Response: Thank you for your insightful question. We share your perspective. However, as you know, non-responding institutions did not provide any feedback. Therefore, due to the missing data, we were unable to assess potential bias.
- Common preterm birth risk factors (e.g., smoking, BMI, cervical insufficiency) were not adjusted for, potentially overestimating CAOS-specific effects. We suggest including these known confounding factors in multivariate regression analyses.

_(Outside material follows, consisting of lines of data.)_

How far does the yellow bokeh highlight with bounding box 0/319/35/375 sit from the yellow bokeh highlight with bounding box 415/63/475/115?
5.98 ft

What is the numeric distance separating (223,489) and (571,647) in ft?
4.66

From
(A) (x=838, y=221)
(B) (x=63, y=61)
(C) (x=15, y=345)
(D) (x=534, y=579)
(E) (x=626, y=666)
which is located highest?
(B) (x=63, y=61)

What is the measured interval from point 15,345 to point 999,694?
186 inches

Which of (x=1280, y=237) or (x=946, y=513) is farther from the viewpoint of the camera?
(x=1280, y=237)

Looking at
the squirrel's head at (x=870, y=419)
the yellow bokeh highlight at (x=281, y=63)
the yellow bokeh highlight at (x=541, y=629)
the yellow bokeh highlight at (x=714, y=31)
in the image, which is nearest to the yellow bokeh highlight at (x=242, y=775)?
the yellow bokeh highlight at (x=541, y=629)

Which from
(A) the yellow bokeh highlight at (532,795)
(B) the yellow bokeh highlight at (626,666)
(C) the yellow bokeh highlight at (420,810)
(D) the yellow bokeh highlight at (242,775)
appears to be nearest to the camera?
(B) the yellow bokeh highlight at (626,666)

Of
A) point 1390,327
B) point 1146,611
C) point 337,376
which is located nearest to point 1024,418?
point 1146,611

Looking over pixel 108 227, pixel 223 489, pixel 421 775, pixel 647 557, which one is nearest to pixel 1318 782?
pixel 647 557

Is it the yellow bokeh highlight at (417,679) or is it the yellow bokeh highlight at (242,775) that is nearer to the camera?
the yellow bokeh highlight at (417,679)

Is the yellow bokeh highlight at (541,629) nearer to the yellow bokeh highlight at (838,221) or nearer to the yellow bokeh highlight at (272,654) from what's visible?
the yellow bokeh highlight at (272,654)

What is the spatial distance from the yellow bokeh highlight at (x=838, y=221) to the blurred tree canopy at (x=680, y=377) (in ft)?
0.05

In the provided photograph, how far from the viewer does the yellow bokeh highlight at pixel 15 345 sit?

Response: Thank you for your editorial comment. As you pointed out, it is important to evaluate the causes of preterm birth and whether the patients had these factors. However, we cannot evaluate the risk factors for preterm birth in CAOS because we did not receive the following data (e.g., smoking, BMI, cervical insufficiency, etc.) in this study. To express this, we added the following sentence to the Discussion section.
“We were unable to assess the other risk factors for preterm birth (e.g., smoking, body mass index, cervical insufficiency, etc.).” (P 8, lines 279–281)
- Tables 1 and 2 show duplicate counting of 'initial symptoms' (e.g., vaginal bleeding being counted both as a primary symptom and under other symptoms). Clarification is needed regarding whether multiple selections were permitted.
Response: Thank you for your valuable question. As shown in Tables 1 and 2, the data allowed for duplication and multiple selections.
- Although a high incidence of CAM (63%) was observed, specific pathogens (e.g., Ureaplasma species) were not investigated.
Response: Thank you for your insightful question. This is a valuable point, and we wanted to understand the association between CAOS and CAM in relation to Ureaplasma species. However, in Japan, testing for Ureaplasma species is uncommon in cases of bacterial vaginosis. Therefore, we could not correct the data on Ureaplasma species. As described in the Discussion section (P 8, lines 249–250), further studies are required to determine whether infection with Ureaplasma species is associated with CAOS, azithromycin, or clarithromycin.